Boxblades are useful tools no doubt and I have two of them but for smoothing out for a lawn area the landlplane works better and is easy to use for a novice. A landplane with the blades set flush with the skids is perfect for this type of job. On a small job such as the OP's using the fel and rakes is very doable too. Sometimes you get your best results with a maual tool for touch up work a rake is hard to beat, I have lots of experience using them too.

Have to say once you have used landplanes and boxblades for awhile it is easy to determine which is the better choice for the particular job at hand. Curious if you have used landlplanes for any length of time?
 
/ Leveling the lawn #9  
Boxblades are useful tools no doubt and I have two of them but for smoothing out for a lawn area the landlplane works better and is easy to use for a novice. A landplane with the blades set flush with the skids is perfect for this type of job. On a small job such as the OP's using the fel and rakes is very doable too. Sometimes you get your best results with a maual tool for touch up work a rake is hard to beat, I have lots of experience using them too.

Have to say once you have used landplanes and boxblades for awhile it is easy to determine which is the better choice for the particular job at hand. Curious if you have used landlplanes for any length of time?

not enough it would seem.
 
/ Leveling the lawn
  • Thread Starter
#10  
Hi

Thanks,
I have purchased a box blade and will try it on the lawn. I need it as well on some driveway.
 
/ Leveling the lawn #11  
Years ago my neighbor got my started leveling our lawn by just filling the depressions with sand and back bladeing over them. The grass eventually grows up threw the grass...easy as pie. I suppose if you have a large area to take care of you can put an old box spring mattress frame around to really level things.

If you have a good loamy soil to start sand is the very affordable and easy to work with.
 
/ Leveling the lawn #12  
Years ago I did mine with sand an pulled a Aerator in front of a box spring..it worked great .I gess i weighted the box spring with a few cement blocks .The Aerator kept things from packing down.
 
/ Leveling the lawn #13  
I have done a lot of lawns like this and there are several options. The best way I would go about it is to rototill the area, rake or grade smooth and seed. The idea is the existing grass root system is difficult to deal with and tilling it knocks down the high spots and fills the low spots. As i said, this is ideal and my first choice.

Next in line is to fill the low spots with dirt by hand and rake smooth, but that's a lot of work and will still leave an irregular lawn. A better choice for the dirt idea is to spread the dirt by hand and use a landscape (rock) rake with the tractor to drag around the dirt to fill the low spots and, to a degree scrape off the high spots. The vibrating times tear off some of the high spots and spread compacted dirt around better. A little seed and this works pretty well. I have never used a boxblade with this approach but I think it would work well by spreading dirt around and pulling over the surface, not pushing. Tines/teeth would not be used.

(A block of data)
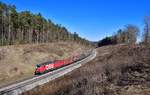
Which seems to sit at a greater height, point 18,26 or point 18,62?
point 18,26

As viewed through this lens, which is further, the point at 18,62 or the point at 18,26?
the point at 18,26

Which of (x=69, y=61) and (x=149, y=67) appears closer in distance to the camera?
(x=149, y=67)

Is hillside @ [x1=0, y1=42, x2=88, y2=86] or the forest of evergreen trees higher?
the forest of evergreen trees

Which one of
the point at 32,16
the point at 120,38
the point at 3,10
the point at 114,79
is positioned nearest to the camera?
the point at 114,79

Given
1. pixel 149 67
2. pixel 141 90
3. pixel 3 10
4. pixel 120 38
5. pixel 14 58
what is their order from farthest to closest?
pixel 120 38 < pixel 3 10 < pixel 14 58 < pixel 149 67 < pixel 141 90

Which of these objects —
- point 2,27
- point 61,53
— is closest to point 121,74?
point 61,53

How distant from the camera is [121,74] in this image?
567 inches

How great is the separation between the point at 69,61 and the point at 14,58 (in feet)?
46.5

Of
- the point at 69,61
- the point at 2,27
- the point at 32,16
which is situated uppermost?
the point at 32,16

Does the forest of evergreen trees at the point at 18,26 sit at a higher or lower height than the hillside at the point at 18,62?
higher

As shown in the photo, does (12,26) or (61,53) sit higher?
(12,26)

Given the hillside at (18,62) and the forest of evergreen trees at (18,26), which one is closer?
the hillside at (18,62)

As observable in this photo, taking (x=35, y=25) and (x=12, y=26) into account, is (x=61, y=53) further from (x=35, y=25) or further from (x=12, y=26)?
(x=35, y=25)

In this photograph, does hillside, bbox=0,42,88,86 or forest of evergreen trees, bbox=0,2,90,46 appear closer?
hillside, bbox=0,42,88,86
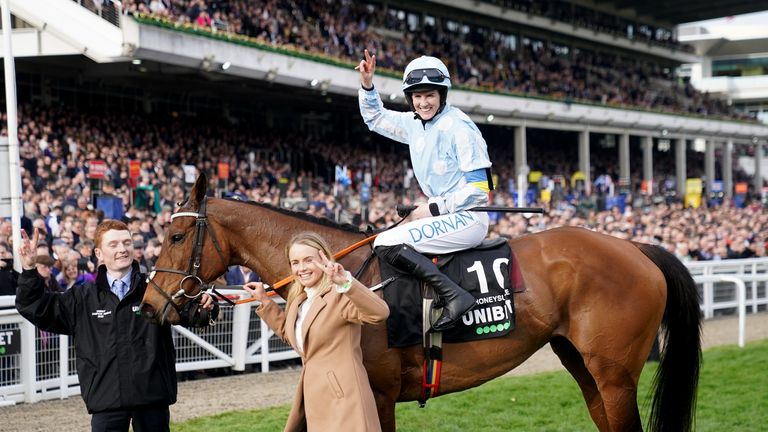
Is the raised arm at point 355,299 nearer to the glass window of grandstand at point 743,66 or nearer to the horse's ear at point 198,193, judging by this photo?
the horse's ear at point 198,193

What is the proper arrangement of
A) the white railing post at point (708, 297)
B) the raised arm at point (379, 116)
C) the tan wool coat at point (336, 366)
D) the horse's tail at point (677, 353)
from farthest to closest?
the white railing post at point (708, 297) < the horse's tail at point (677, 353) < the raised arm at point (379, 116) < the tan wool coat at point (336, 366)

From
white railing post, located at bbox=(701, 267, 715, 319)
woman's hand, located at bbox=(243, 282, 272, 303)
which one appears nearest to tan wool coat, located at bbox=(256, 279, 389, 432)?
woman's hand, located at bbox=(243, 282, 272, 303)

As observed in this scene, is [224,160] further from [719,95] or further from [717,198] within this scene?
[719,95]

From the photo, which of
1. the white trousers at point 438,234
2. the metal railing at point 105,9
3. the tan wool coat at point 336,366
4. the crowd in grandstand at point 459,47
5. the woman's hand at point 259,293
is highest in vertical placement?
the crowd in grandstand at point 459,47

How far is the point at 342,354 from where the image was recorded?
3.36 m

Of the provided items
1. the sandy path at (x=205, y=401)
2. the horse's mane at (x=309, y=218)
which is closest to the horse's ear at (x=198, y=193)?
the horse's mane at (x=309, y=218)

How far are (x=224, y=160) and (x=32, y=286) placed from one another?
1423 cm

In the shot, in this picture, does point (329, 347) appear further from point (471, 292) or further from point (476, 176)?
point (476, 176)

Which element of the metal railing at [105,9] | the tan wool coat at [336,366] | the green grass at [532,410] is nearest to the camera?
the tan wool coat at [336,366]

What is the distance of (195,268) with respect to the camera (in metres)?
3.97

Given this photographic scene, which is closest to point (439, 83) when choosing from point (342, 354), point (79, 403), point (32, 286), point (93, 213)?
point (342, 354)

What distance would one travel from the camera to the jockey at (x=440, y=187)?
13.1ft

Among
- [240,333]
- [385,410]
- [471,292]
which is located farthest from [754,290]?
[385,410]

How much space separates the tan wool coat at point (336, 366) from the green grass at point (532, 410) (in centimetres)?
274
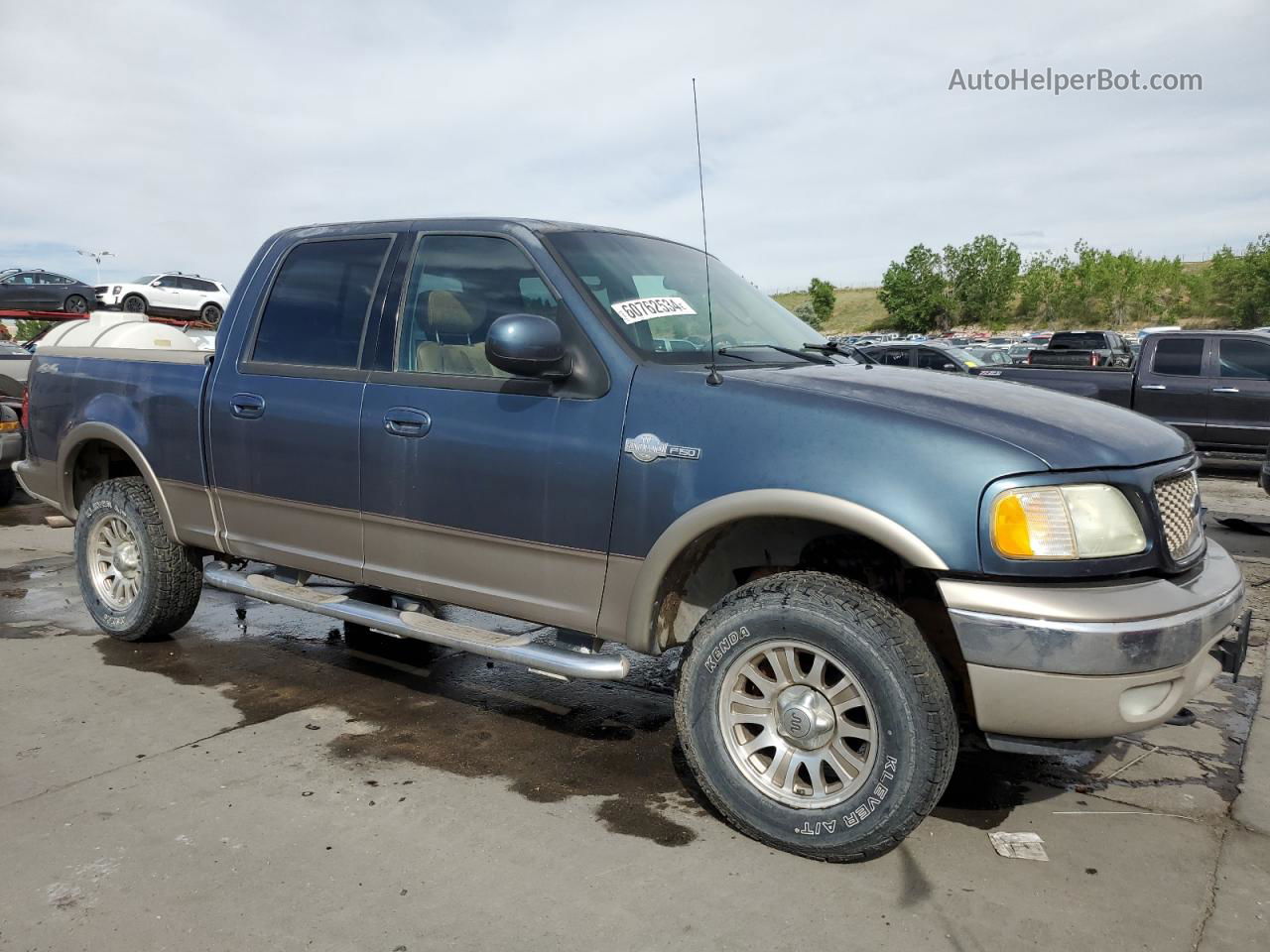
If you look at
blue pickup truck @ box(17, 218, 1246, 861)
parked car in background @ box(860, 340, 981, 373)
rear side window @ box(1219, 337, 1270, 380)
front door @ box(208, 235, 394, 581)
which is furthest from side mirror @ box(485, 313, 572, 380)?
parked car in background @ box(860, 340, 981, 373)

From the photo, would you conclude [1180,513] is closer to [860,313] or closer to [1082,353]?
[1082,353]

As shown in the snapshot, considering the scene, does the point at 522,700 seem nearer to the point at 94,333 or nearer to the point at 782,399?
the point at 782,399

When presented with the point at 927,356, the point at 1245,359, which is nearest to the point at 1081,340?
the point at 927,356

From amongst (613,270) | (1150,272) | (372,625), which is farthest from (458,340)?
(1150,272)

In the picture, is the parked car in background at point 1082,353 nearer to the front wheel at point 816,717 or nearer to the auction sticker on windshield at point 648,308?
the auction sticker on windshield at point 648,308

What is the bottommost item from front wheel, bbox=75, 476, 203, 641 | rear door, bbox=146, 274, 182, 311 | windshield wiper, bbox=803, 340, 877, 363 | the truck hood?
front wheel, bbox=75, 476, 203, 641

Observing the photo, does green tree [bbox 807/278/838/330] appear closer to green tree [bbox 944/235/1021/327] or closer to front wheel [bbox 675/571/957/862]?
green tree [bbox 944/235/1021/327]

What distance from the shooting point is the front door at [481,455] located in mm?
3486

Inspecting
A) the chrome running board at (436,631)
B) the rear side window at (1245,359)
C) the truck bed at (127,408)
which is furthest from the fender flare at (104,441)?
the rear side window at (1245,359)

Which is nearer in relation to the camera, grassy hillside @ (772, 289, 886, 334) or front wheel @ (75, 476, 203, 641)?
front wheel @ (75, 476, 203, 641)

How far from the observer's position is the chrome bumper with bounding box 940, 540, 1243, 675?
2.71m

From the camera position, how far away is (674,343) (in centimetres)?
370

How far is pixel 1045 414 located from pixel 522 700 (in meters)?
2.61

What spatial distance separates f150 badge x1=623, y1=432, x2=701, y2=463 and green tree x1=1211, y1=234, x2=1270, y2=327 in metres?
79.8
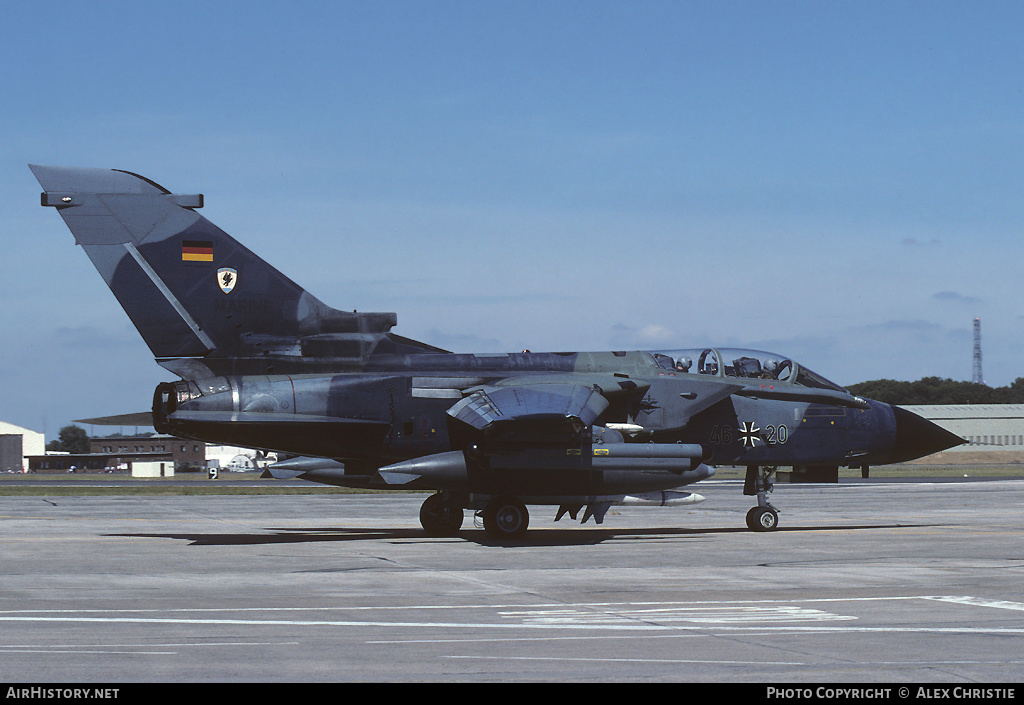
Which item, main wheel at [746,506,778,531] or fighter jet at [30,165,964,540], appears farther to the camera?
main wheel at [746,506,778,531]

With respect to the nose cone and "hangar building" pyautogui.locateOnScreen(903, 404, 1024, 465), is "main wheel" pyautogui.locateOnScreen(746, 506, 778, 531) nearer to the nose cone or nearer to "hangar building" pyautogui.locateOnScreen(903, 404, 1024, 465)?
the nose cone

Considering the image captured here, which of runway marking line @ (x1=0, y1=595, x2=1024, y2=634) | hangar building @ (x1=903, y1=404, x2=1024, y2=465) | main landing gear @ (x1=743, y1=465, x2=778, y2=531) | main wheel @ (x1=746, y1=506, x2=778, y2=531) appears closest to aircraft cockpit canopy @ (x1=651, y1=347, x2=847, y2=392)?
main landing gear @ (x1=743, y1=465, x2=778, y2=531)

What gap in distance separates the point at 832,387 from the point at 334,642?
1659 cm

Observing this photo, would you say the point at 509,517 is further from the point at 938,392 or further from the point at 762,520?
the point at 938,392

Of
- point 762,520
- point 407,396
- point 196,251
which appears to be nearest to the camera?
point 196,251

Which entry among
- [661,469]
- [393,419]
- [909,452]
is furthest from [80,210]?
[909,452]

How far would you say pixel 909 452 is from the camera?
76.3 ft

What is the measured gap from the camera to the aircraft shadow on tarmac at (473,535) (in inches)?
816

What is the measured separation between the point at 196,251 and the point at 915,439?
51.7ft

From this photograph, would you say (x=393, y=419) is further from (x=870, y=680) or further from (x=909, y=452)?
(x=870, y=680)

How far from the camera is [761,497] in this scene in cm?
2300

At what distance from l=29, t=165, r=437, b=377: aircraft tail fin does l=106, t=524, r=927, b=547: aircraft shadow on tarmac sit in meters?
3.74

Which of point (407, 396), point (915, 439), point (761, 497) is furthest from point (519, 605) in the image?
point (915, 439)

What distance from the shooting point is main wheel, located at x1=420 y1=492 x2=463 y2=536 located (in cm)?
2219
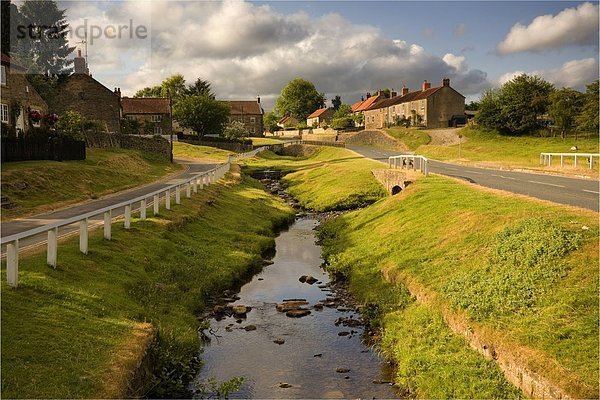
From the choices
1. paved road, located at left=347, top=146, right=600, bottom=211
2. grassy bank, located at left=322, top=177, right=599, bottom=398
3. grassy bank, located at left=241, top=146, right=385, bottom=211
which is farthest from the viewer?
grassy bank, located at left=241, top=146, right=385, bottom=211

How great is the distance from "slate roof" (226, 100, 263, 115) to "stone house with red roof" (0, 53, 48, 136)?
278ft

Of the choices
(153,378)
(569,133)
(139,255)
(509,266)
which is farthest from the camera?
(569,133)

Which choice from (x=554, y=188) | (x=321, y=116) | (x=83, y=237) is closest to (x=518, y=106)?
(x=554, y=188)

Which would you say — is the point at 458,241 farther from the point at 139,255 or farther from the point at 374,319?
the point at 139,255

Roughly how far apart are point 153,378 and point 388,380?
16.8 feet

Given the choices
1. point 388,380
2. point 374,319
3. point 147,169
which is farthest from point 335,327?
point 147,169

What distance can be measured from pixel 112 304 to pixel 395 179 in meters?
26.0

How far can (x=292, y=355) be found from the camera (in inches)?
512

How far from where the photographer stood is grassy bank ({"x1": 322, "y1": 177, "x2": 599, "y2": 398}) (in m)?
9.93

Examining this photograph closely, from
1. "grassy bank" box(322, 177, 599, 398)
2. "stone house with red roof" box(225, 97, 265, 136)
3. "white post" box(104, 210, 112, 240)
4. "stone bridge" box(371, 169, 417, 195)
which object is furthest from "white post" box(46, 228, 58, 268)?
"stone house with red roof" box(225, 97, 265, 136)

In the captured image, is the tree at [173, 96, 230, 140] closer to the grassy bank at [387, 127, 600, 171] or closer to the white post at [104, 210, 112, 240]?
the grassy bank at [387, 127, 600, 171]

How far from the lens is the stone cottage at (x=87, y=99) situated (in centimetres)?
6581

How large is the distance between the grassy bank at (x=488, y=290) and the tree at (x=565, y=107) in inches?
1893

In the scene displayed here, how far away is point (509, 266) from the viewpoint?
13.3 meters
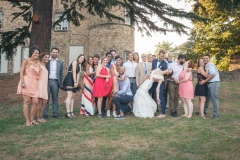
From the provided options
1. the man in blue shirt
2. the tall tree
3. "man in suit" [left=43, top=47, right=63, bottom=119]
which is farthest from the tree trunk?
the man in blue shirt

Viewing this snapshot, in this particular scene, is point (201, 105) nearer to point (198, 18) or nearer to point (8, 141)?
point (198, 18)

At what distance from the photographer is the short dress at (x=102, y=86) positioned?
281 inches

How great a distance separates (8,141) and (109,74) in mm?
3653

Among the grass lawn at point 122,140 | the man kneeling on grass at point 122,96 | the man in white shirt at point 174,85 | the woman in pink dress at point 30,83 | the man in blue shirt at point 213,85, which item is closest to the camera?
the grass lawn at point 122,140

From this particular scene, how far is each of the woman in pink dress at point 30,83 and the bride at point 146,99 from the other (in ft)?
9.96

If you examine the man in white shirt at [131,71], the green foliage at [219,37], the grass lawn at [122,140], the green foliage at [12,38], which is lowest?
the grass lawn at [122,140]

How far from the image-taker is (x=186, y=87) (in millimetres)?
7266

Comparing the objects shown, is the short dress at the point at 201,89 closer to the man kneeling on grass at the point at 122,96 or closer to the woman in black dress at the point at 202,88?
the woman in black dress at the point at 202,88

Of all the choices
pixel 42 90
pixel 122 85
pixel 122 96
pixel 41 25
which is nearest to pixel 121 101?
pixel 122 96

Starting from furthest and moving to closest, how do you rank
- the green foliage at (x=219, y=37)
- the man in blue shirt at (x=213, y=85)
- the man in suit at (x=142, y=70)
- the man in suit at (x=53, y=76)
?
the green foliage at (x=219, y=37)
the man in suit at (x=142, y=70)
the man in blue shirt at (x=213, y=85)
the man in suit at (x=53, y=76)

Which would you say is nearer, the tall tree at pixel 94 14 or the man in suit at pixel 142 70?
the man in suit at pixel 142 70

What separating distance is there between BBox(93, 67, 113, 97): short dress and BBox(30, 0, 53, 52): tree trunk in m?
3.47

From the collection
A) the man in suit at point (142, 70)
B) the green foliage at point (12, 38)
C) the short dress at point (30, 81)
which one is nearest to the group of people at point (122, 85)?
the man in suit at point (142, 70)

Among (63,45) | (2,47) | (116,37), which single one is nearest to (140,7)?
(2,47)
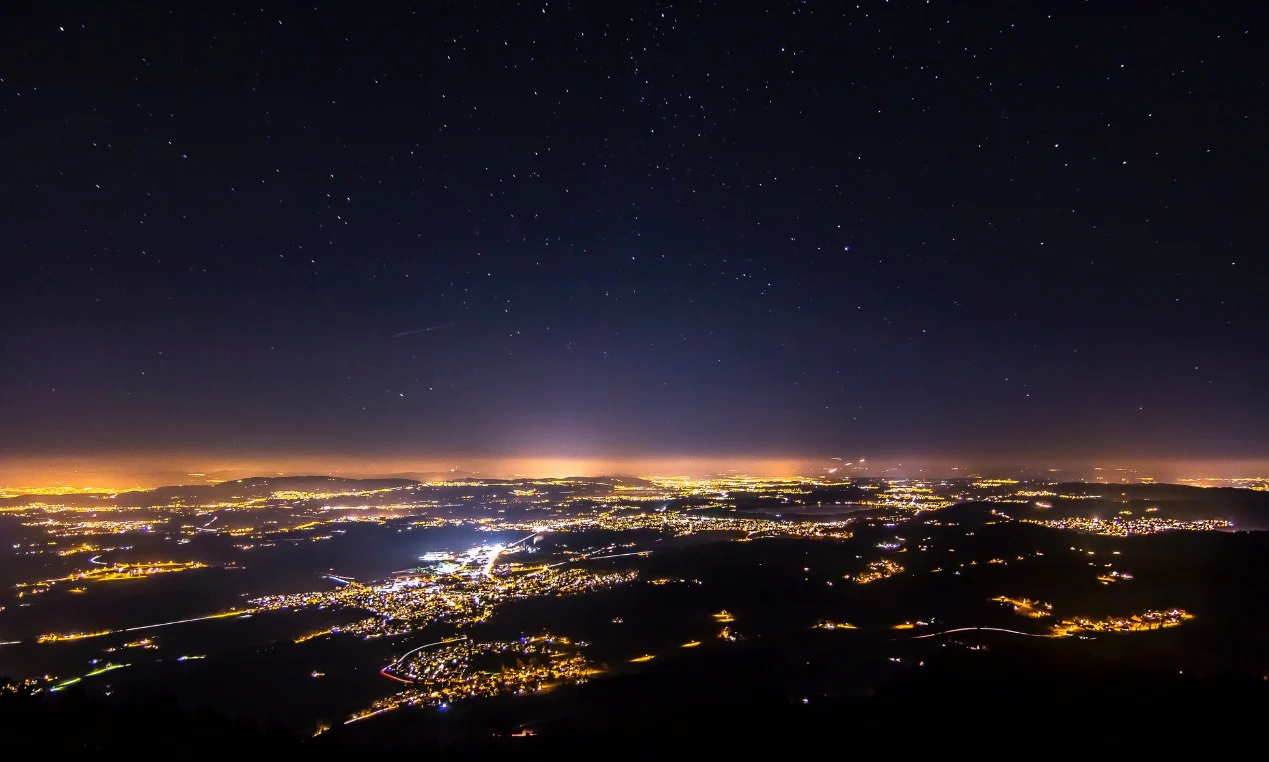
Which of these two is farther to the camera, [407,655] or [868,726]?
[407,655]

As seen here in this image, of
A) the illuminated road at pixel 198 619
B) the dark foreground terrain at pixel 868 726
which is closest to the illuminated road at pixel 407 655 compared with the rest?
the dark foreground terrain at pixel 868 726

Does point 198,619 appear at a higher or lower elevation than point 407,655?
lower

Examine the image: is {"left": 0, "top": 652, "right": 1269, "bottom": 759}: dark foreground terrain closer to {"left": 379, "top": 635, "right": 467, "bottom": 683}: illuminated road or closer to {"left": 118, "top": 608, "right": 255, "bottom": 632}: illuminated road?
{"left": 379, "top": 635, "right": 467, "bottom": 683}: illuminated road

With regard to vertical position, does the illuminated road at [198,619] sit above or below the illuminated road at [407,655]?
below

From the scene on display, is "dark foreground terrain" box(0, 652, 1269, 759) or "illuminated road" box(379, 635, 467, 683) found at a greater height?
"dark foreground terrain" box(0, 652, 1269, 759)

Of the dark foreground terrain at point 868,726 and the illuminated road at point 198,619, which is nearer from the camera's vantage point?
the dark foreground terrain at point 868,726

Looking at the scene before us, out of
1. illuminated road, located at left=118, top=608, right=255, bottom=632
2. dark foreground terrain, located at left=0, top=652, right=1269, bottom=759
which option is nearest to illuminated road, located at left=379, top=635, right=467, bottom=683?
dark foreground terrain, located at left=0, top=652, right=1269, bottom=759

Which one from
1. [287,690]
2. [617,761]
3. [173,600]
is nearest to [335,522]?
[173,600]

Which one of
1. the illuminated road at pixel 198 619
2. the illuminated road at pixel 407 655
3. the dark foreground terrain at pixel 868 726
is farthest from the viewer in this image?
the illuminated road at pixel 198 619

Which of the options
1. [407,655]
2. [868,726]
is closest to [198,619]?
[407,655]

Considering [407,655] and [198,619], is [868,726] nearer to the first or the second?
[407,655]

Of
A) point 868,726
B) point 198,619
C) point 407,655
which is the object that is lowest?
point 198,619

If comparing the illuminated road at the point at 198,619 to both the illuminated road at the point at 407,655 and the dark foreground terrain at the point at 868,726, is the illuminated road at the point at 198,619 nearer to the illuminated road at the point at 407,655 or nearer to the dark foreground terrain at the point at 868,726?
the illuminated road at the point at 407,655

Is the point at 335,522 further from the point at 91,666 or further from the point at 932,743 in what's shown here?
the point at 932,743
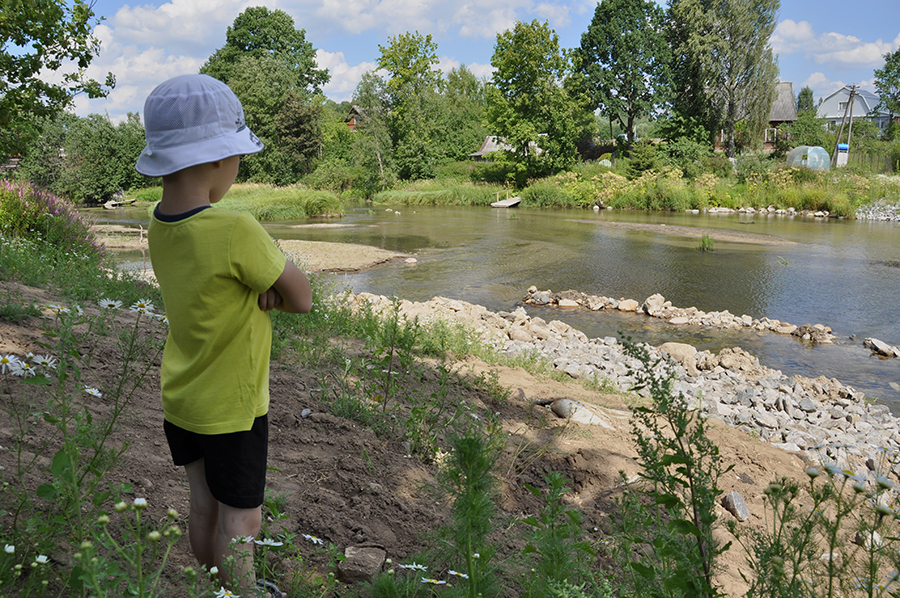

__To-do list__.
A: In the lawn-leveling thread, how should a landplane's blades be set to make it perfect for smoothing a lawn area?
B: Quote the passage of the lawn-leveling thread that opens with the words containing "not enough it" and closes with "on some driveway.".

__Exercise answers__.
A: Flush with the skids.

B:
not enough it would seem.
 
/ Leveling the lawn
  • Thread Starter
#10  
Hi

Thanks,
I have purchased a box blade and will try it on the lawn. I need it as well on some driveway.